↓↓↓
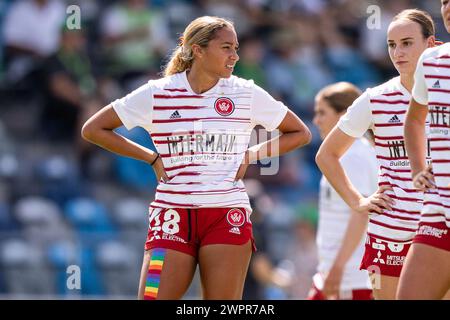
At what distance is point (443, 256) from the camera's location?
5.75 m

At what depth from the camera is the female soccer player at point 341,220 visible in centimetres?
830

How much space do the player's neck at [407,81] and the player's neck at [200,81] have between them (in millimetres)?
1113

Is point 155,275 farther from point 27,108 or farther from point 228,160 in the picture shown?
point 27,108

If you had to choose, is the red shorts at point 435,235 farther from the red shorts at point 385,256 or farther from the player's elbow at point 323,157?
the player's elbow at point 323,157

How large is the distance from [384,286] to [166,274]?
1.36 metres

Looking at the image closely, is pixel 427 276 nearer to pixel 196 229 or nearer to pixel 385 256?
pixel 385 256

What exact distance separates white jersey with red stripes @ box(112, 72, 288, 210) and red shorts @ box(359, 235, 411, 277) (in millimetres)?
823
↑↑↑
_SET TASK_: Lay out the entries above as a two-column CSV with the headers "prompt" and "response", one row per entry. Put each entry's text and its answer in one quoted field each, replace line breaks with spaces, and leave out the pictures.

_COMPLETE OUTPUT_:
prompt,response
"At what distance is point (443, 256) from the camera's location?","5.75 m"
"At what depth from the camera is the female soccer player at point 341,220 visible in centimetres?","830"
"How much space do the player's neck at [407,81] and the player's neck at [200,81] have between them (in millimetres)?","1113"
"Is point 155,275 farther from point 27,108 or farther from point 228,160 in the picture shown?","point 27,108"
"If you had to choose, is the red shorts at point 435,235 farther from the red shorts at point 385,256 or farther from the player's elbow at point 323,157?","the player's elbow at point 323,157"
"How large is the distance from [384,286] to [166,274]?","1.36 metres"
"Looking at the image closely, is pixel 427 276 nearer to pixel 196 229 or nearer to pixel 385 256?","pixel 385 256"
"What exact distance separates white jersey with red stripes @ box(112, 72, 288, 210) and red shorts @ box(359, 235, 411, 277) (in millimetres)?","823"